=== 文章 ===
标签:palindrome hdoj 1513 lcs dp
Palindrome
Time Limit: 4000/2000 MS (Java/Others) Memory Limit: 65536/32768 K (Java/Others)
Total Submission(s): 4194 Accepted Submission(s): 1427
Problem Description
A palindrome is a symmetrical string, that is, a string read identically from left to right as well as from right to left. You are to write a program which, given a string, determines the minimal number of characters to be inserted
into the string in order to obtain a palindrome.
As an example, by inserting 2 characters, the string "Ab3bd" can be transformed into a palindrome ("dAb3bAd" or "Adb3bdA"). However, inserting fewer than 2 characters does not produce a palindrome.
===
--- 任务简述 ---
能否把上面这篇回文题目的全文一字不改地输出？ 这些数据取自另一个来源。
=== 数据条目 ===
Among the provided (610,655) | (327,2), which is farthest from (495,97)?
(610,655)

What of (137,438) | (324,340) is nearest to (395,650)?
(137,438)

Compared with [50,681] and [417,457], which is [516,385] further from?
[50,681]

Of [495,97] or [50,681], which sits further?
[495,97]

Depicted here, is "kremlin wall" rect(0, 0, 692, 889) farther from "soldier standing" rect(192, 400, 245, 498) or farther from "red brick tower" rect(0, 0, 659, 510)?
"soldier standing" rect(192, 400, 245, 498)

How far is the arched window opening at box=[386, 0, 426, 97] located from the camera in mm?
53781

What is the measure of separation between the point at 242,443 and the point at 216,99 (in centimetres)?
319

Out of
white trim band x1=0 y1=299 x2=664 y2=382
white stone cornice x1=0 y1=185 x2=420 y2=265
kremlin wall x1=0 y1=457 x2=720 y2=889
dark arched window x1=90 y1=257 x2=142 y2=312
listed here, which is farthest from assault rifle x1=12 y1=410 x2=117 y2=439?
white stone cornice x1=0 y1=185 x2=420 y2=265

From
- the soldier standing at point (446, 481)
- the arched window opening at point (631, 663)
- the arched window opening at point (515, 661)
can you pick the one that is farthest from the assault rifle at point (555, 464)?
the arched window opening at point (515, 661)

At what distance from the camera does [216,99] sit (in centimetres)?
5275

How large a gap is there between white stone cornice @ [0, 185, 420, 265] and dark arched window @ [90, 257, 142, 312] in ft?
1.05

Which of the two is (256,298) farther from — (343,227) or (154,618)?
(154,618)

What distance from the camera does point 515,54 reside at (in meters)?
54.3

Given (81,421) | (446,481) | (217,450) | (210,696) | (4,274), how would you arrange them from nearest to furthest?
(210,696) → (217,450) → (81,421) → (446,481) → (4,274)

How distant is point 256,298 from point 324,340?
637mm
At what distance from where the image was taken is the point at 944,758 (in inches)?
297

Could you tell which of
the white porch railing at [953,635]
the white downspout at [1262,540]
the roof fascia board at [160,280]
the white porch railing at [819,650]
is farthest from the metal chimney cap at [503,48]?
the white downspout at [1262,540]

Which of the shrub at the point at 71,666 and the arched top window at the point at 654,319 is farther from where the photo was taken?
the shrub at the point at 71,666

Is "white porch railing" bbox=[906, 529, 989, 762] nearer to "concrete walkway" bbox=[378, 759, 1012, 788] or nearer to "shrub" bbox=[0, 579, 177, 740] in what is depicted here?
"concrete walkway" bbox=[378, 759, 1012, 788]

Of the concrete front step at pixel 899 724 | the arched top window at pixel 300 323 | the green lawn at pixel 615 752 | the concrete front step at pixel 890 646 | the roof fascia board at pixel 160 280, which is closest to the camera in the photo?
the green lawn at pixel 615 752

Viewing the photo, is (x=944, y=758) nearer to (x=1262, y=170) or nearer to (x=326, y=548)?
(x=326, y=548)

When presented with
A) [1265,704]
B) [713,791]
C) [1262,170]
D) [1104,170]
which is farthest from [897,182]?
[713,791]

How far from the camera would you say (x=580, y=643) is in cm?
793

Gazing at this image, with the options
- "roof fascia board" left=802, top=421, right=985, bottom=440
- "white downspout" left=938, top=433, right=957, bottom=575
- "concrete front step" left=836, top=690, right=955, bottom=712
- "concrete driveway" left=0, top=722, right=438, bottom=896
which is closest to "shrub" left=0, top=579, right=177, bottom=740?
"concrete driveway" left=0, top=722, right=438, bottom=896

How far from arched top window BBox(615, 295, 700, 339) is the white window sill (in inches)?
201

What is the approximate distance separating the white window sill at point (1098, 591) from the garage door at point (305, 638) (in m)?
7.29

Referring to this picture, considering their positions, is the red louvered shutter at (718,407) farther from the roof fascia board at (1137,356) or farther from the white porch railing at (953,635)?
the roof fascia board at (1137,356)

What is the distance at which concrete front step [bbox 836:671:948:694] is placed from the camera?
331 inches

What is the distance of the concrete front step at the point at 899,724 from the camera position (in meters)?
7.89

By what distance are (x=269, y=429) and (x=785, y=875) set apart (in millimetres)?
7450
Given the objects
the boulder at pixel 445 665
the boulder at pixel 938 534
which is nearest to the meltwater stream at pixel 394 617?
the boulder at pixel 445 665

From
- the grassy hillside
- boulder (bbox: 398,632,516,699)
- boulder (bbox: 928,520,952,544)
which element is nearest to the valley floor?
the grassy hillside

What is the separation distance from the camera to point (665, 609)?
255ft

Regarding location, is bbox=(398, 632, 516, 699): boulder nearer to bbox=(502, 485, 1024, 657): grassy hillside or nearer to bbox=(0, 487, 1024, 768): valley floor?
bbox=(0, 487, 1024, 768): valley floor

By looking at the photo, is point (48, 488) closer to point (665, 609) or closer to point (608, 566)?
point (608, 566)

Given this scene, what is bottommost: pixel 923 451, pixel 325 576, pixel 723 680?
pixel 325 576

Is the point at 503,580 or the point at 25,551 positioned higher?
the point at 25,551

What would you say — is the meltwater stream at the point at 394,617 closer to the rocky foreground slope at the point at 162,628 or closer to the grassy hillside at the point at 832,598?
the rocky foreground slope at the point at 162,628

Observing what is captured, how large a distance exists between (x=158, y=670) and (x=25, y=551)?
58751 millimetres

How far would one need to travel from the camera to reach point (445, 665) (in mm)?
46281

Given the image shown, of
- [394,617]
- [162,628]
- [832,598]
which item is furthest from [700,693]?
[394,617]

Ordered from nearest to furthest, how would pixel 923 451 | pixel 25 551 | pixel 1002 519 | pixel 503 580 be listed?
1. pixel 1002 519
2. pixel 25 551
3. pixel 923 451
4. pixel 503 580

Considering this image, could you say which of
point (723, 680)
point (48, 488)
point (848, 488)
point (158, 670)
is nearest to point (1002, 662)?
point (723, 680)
===
--- 本题解答 ---
标签:palindrome hdoj 1513 lcs dp
Palindrome
Time Limit: 4000/2000 MS (Java/Others) Memory Limit: 65536/32768 K (Java/Others)
Total Submission(s): 4194 Accepted Submission(s): 1427
Problem Description
A palindrome is a symmetrical string, that is, a string read identically from left to right as well as from right to left. You are to write a program which, given a string, determines the minimal number of characters to be inserted
into the string in order to obtain a palindrome.
As an example, by inserting 2 characters, the string "Ab3bd" can be transformed into a palindrome ("dAb3bAd" or "Adb3bdA"). However, inserting fewer than 2 characters does not produce a palindrome.